## TEXT BLOCK

_ _ _ _ _ _ _

Monday, September 6, 2010

Sandwich Roundup

Honestly, I don't know why I don't update the day I eat these sandwiches, especially right now during a brief break from graduate school when I have more time.  Anyhow, here are a bunch more sandwiches, including the elusive in NYC Chick-Fil-A.  I will say that the sandwiches are getting much better the farther I go down the list, suggesting that the order actually does matter a bit.  Let us begin...

This is the Non Ti Scordar Di Me from Via Quadronno.  Via Quadronno is a small Italian panini bar on the Upper East Side that was far enough from a subway that I ended up ordering the sandwich ahead and quickly picking it up so I could make it back to work in an hour.  As a result, the sandwich had cooled off quite a bit when I ate it, and I therefore don't think I quite had the full experience of this sandwich.  As you can see, this was a very simple sandwich, with the main ingredients being bacon and brie.  Yeah, I know, hard to argue.  It was very tasty, but way too ordinary for a fifteen dollar sandwich. I have a feeling that if Via Quadronno wasn't in such a ritzy area that its prices would be much lower.  Overall, good sandwich, but definitely not worth the price.  3.8.

_ _ _ _ _ _ _

## DATASET CONTENT
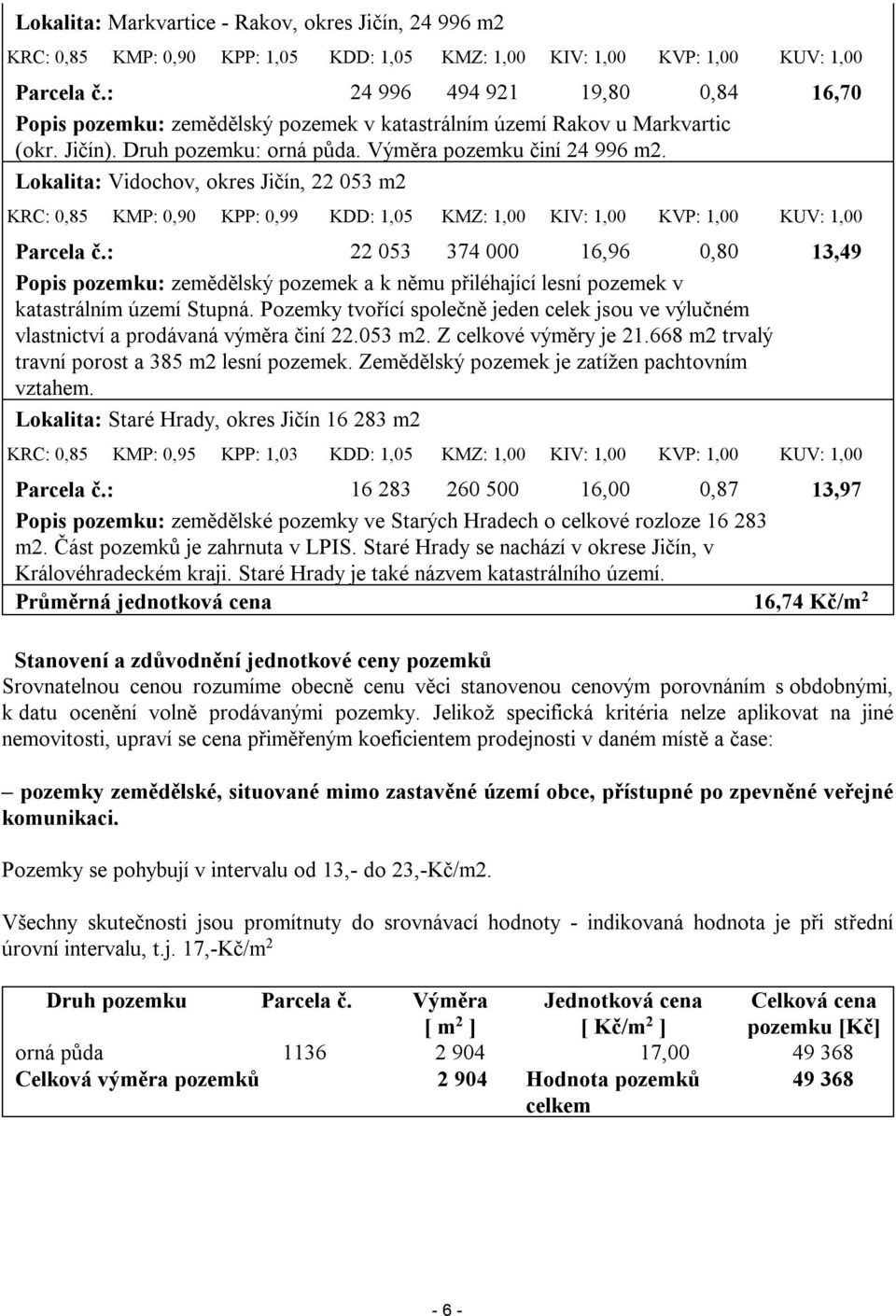 Lokalita: Markvartice - Rakov, okres Jičín, 24 996 m2

KRC: 0,85 KMP: 0,90 KPP: 1,05 KDD: 1,05 KMZ: 1,00 KIV: 1,00 KVP: 1,00 KUV: 1,00

Parcela č.: 24 996 494 921 19,80 0,84 16,70

Popis pozemku: zemědělský pozemek v katastrálním území Rakov u Markvartic (okr. Jičín). Druh pozemku: orná půda. Výměra pozemku činí 24 996 m2.

Lokalita: Vidochov, okres Jičín, 22 053 m2

KRC: 0,85 KMP: 0,90 KPP: 0,99 KDD: 1,05 KMZ: 1,00 KIV: 1,00 KVP: 1,00 KUV: 1,00

Parcela č.: 22 053 374 000 16,96 0,80 13,49

Popis pozemku: zemědělský pozemek a k němu přiléhající lesní pozemek v katastrálním území Stupná. Pozemky tvořící společně jeden celek jsou ve výlučném vlastnictví a prodávaná výměra činí 22.053 m2. Z celkové výměry je 21.668 m2 trvalý travní porost a 385 m2 lesní pozemek. Zemědělský pozemek je zatížen pachtovním vztahem.

Lokalita: Staré Hrady, okres Jičín 16 283 m2

KRC: 0,85 KMP: 0,95 KPP: 1,03 KDD: 1,05 KMZ: 1,00 KIV: 1,00 KVP: 1,00 KUV: 1,00

Parcela č.: 16 283 260 500 16,00 0,87 13,97

Popis pozemku: zemědělské pozemky ve Starých Hradech o celkové rozloze 16 283 m2. Část pozemků je zahrnuta v LPIS. Staré Hrady se nachází v okrese Jičín, v Královéhradeckém kraji. Staré Hrady je také názvem katastrálního území.

Průměrná jednotková cena 16,74 Kč/m$^2$

Stanovení a zdůvodnění jednotkové ceny pozemků

Srovnatelnou cenou rozumíme obecně cenu věci stanovenou cenovým porovnáním s obdobnými, k datu ocenění volně prodávanými pozemky. Jelikož specifická kritéria nelze aplikovat na jiné nemovitosti, upraví se cena přiměřeným koeficientem prodejnosti v daném místě a čase:

– pozemky zemědělské, situované mimo zastavěné území obce, přístupné po zpevněné veřejné komunikaci.

Pozemky se pohybují v intervalu od 13,- do 23,-Kč/m2.

Všechny skutečnosti jsou promítnuty do srovnávací hodnoty - indikovaná hodnota je při střední úrovni intervalu, t.j. 17,-Kč/m$^2$

| Druh pozemku | Parcela č. | Výměra [ m$^2$ ] | Jednotková cena [ Kč/m$^2$ ] | Celková cena pozemku [Kč] |
|---|---|---|---|---|
| orná půda | 1136 | 2 904 | 17,00 | 49 368 |
| Celková výměra pozemků | | 2 904 | Hodnota pozemků celkem | 49 368 |

- 6 -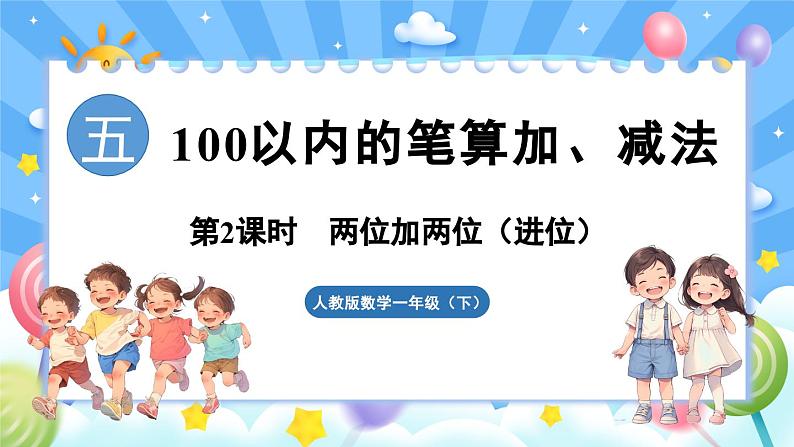 五

100以内的笔算加、减法

第2课时　两位加两位（进位）

人教版数学一年级（下）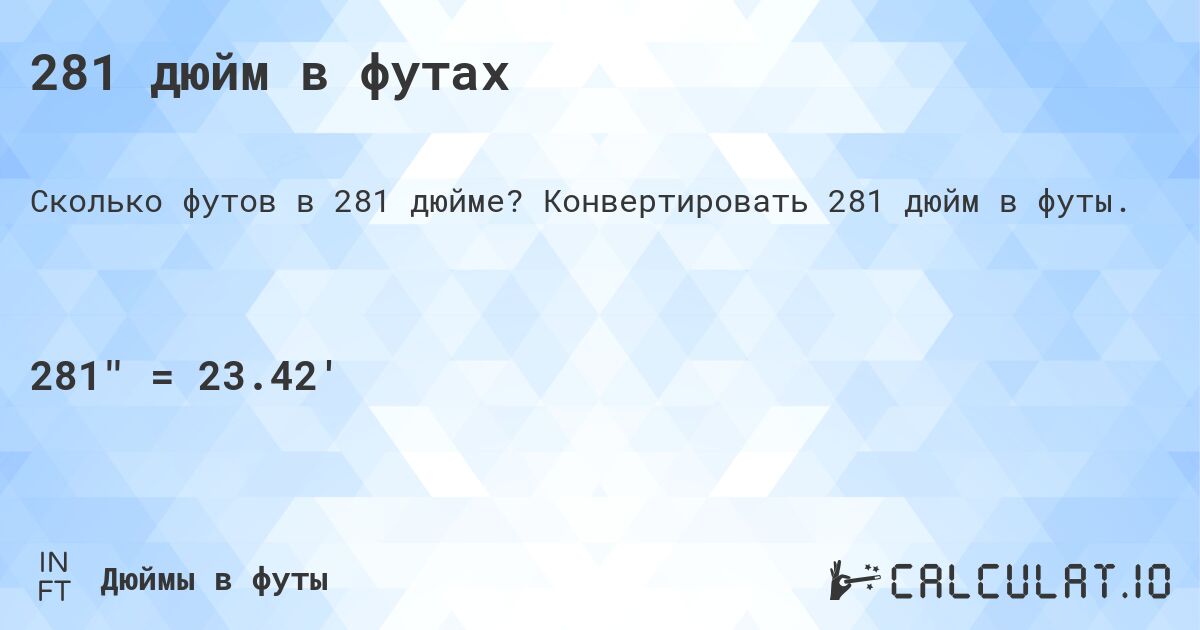 281 дюйм в футах

Сколько футов в 281 дюйме? Конвертировать 281 дюйм в футы.

281" = 23.42'

IN
FT
Дюймы в футы

CALCULAT.IO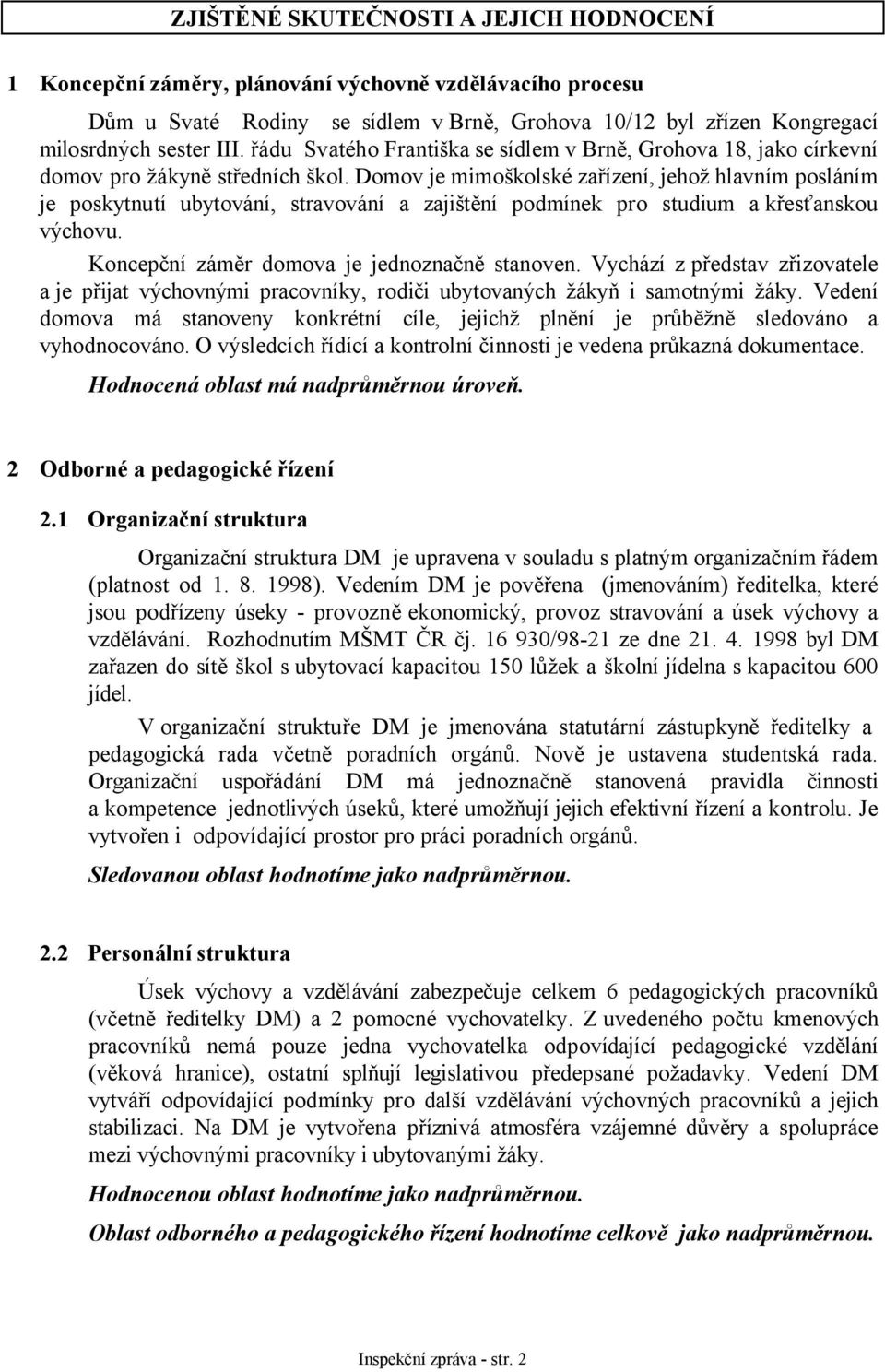 ZJIŠTĚNÉ SKUTEČNOSTI A JEJICH HODNOCENÍ

1 Koncepční záměry, plánování výchovně vzdělávacího procesu

Dům u Svaté Rodiny se sídlem v Brně, Grohova 10/12 byl zřízen Kongregací milosrdných sester III. řádu Svatého Františka se sídlem v Brně, Grohova 18, jako církevní domov pro žákyně středních škol. Domov je mimoškolské zařízení, jehož hlavním posláním je poskytnutí ubytování, stravování a zajištění podmínek pro studium a křesťanskou výchovu.

Koncepční záměr domova je jednoznačně stanoven. Vychází z představ zřizovatele a je přijat výchovnými pracovníky, rodiči ubytovaných žákyň i samotnými žáky. Vedení domova má stanoveny konkrétní cíle, jejichž plnění je průběžně sledováno a vyhodnocováno. O výsledcích řídící a kontrolní činnosti je vedena průkazná dokumentace.

Hodnocená oblast má nadprůměrnou úroveň.

2 Odborné a pedagogické řízení

2.1 Organizační struktura

Organizační struktura DM je upravena v souladu s platným organizačním řádem (platnost od 1. 8. 1998). Vedením DM je pověřena (jmenováním) ředitelka, které jsou podřízeny úseky - provozně ekonomický, provoz stravování a úsek výchovy a vzdělávání. Rozhodnutím MŠMT ČR čj. 16 930/98-21 ze dne 21. 4. 1998 byl DM zařazen do sítě škol s ubytovací kapacitou 150 lůžek a školní jídelna s kapacitou 600 jídel.

V organizační struktuře DM je jmenována statutární zástupkyně ředitelky a pedagogická rada včetně poradních orgánů. Nově je ustavena studentská rada. Organizační uspořádání DM má jednoznačně stanovená pravidla činnosti a kompetence jednotlivých úseků, které umožňují jejich efektivní řízení a kontrolu. Je vytvořen i odpovídající prostor pro práci poradních orgánů.

Sledovanou oblast hodnotíme jako nadprůměrnou.

2.2 Personální struktura

Úsek výchovy a vzdělávání zabezpečuje celkem 6 pedagogických pracovníků (včetně ředitelky DM) a 2 pomocné vychovatelky. Z uvedeného počtu kmenových pracovníků nemá pouze jedna vychovatelka odpovídající pedagogické vzdělání (věková hranice), ostatní splňují legislativou předepsané požadavky. Vedení DM vytváří odpovídající podmínky pro další vzdělávání výchovných pracovníků a jejich stabilizaci. Na DM je vytvořena příznivá atmosféra vzájemné důvěry a spolupráce mezi výchovnými pracovníky i ubytovanými žáky.

Hodnocenou oblast hodnotíme jako nadprůměrnou.

Oblast odborného a pedagogického řízení hodnotíme celkově jako nadprůměrnou.

Inspekční zpráva - str. 2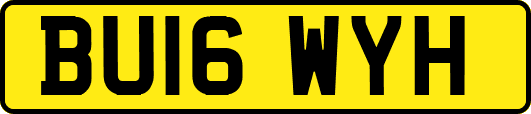 BU16 WYH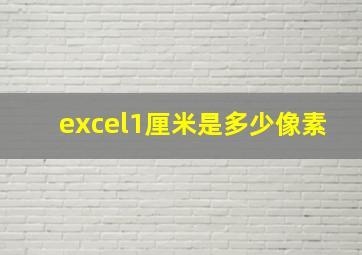 excel1厘米是多少像素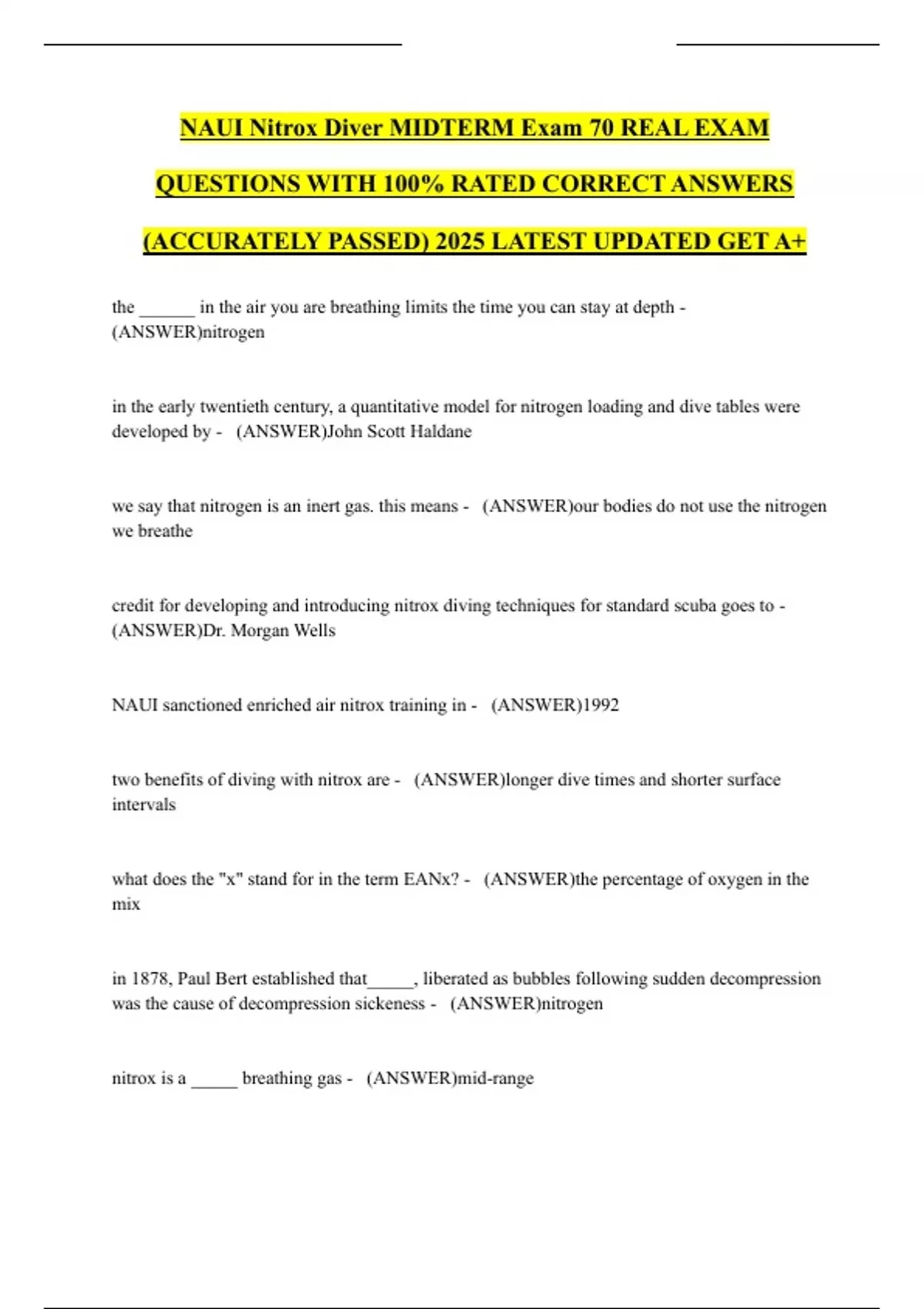 NAUI Nitrox Diver MIDTERM Exam 70 REAL EXAM QUESTIONS WITH 100% RATED CORRECT ANSWERS (ACCURATELY PASSED) 2025 LATEST UPDATED GET A+

the ______ in the air you are breathing limits the time you can stay at depth - (ANSWER)nitrogen

in the early twentieth century, a quantitative model for nitrogen loading and dive tables were developed by - (ANSWER)John Scott Haldane

we say that nitrogen is an inert gas. this means - (ANSWER)our bodies do not use the nitrogen we breathe

credit for developing and introducing nitrox diving techniques for standard scuba goes to - (ANSWER)Dr. Morgan Wells

NAUI sanctioned enriched air nitrox training in - (ANSWER)1992

two benefits of diving with nitrox are - (ANSWER)longer dive times and shorter surface intervals

what does the "x" stand for in the term EANx? - (ANSWER)the percentage of oxygen in the mix

in 1878, Paul Bert established that_____, liberated as bubbles following sudden decompression was the cause of decompression sickeness - (ANSWER)nitrogen

nitrox is a _____ breathing gas - (ANSWER)mid-range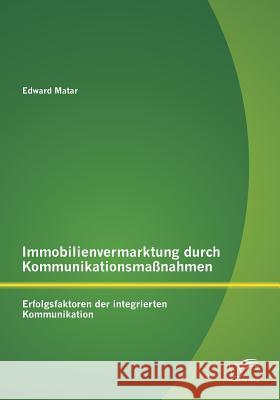 Edward Matar

Immobilienvermarktung durch Kommunikationsmaßnahmen

Erfolgsfaktoren der integrierten Kommunikation

Kraina Książek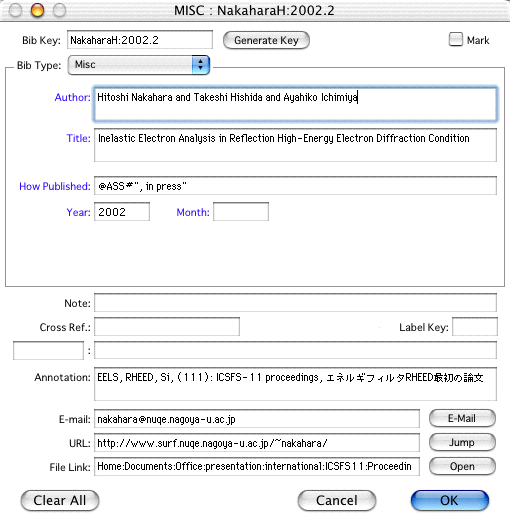 MISC : NakaharaH:2002.2

Bib Key: NakaharaH:2002.2
Generate Key
Mark

Bib Type: Misc

Author: Hitoshi Nakahara and Takeshi Hishida and Ayahiko Ichimiya

Title: Inelastic Electron Analysis in Reflection High-Energy Electron Diffraction Condition

How Published: @ASS#", in press"

Year: 2002
Month:

Note:

Cross Ref.:
Label Key:

:

Annotation: EELS, RHEED, Si, (111): ICSFS-11 proceedings, エネルギフィルタRHEED最初の論文

E-mail: nakahara@nuqe.nagoya-u.ac.jp
E-Mail

URL: http://www.surf.nuqe.nagoya-u.ac.jp/~nakahara/
Jump

File Link: Home:Documents:Office:presentation:international:ICSFS11:Proceedin
Open

Clear All
Cancel
OK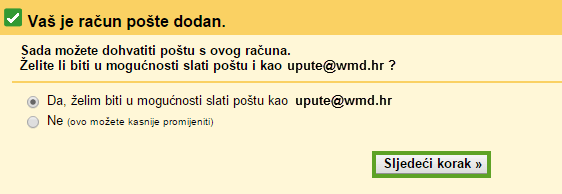 Vaš je račun pošte dodan.

Sada možete dohvatiti poštu s ovog računa.
Želite li biti u mogućnosti slati poštu i kao upute@wmd.hr ?

Da, želim biti u mogućnosti slati poštu kao upute@wmd.hr
Ne (ovo možete kasnije promijeniti)

Sljedeći korak »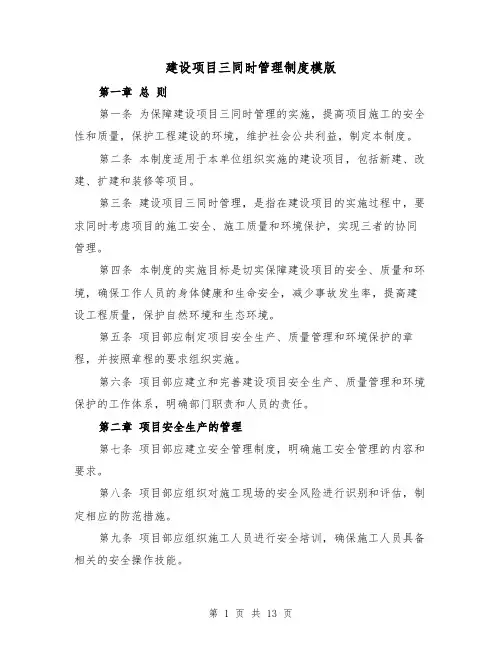 建设项目三同时管理制度模版

第一章 总 则

第一条 为保障建设项目三同时管理的实施，提高项目施工的安全性和质量，保护工程建设的环境，维护社会公共利益，制定本制度。

第二条 本制度适用于本单位组织实施的建设项目，包括新建、改建、扩建和装修等项目。

第三条 建设项目三同时管理，是指在建设项目的实施过程中，要求同时考虑项目的施工安全、施工质量和环境保护，实现三者的协同管理。

第四条 本制度的实施目标是切实保障建设项目的安全、质量和环境，确保工作人员的身体健康和生命安全，减少事故发生率，提高建设工程质量，保护自然环境和生态环境。

第五条 项目部应制定项目安全生产、质量管理和环境保护的章程，并按照章程的要求组织实施。

第六条 项目部应建立和完善建设项目安全生产、质量管理和环境保护的工作体系，明确部门职责和人员的责任。

第二章 项目安全生产的管理

第七条 项目部应建立安全管理制度，明确施工安全管理的内容和要求。

第八条 项目部应组织对施工现场的安全风险进行识别和评估，制定相应的防范措施。

第九条 项目部应组织施工人员进行安全培训，确保施工人员具备相关的安全操作技能。

第 1 页 共 13 页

_ _ _ _ _ _ _

## WORK INSTRUCTION
Reproduce the sandwich roundup post above word for word, from its date line through the final rating.

## RESULT OF THE EXERCISE
Monday, September 6, 2010

Sandwich Roundup

Honestly, I don't know why I don't update the day I eat these sandwiches, especially right now during a brief break from graduate school when I have more time.  Anyhow, here are a bunch more sandwiches, including the elusive in NYC Chick-Fil-A.  I will say that the sandwiches are getting much better the farther I go down the list, suggesting that the order actually does matter a bit.  Let us begin...

This is the Non Ti Scordar Di Me from Via Quadronno.  Via Quadronno is a small Italian panini bar on the Upper East Side that was far enough from a subway that I ended up ordering the sandwich ahead and quickly picking it up so I could make it back to work in an hour.  As a result, the sandwich had cooled off quite a bit when I ate it, and I therefore don't think I quite had the full experience of this sandwich.  As you can see, this was a very simple sandwich, with the main ingredients being bacon and brie.  Yeah, I know, hard to argue.  It was very tasty, but way too ordinary for a fifteen dollar sandwich. I have a feeling that if Via Quadronno wasn't in such a ritzy area that its prices would be much lower.  Overall, good sandwich, but definitely not worth the price.  3.8.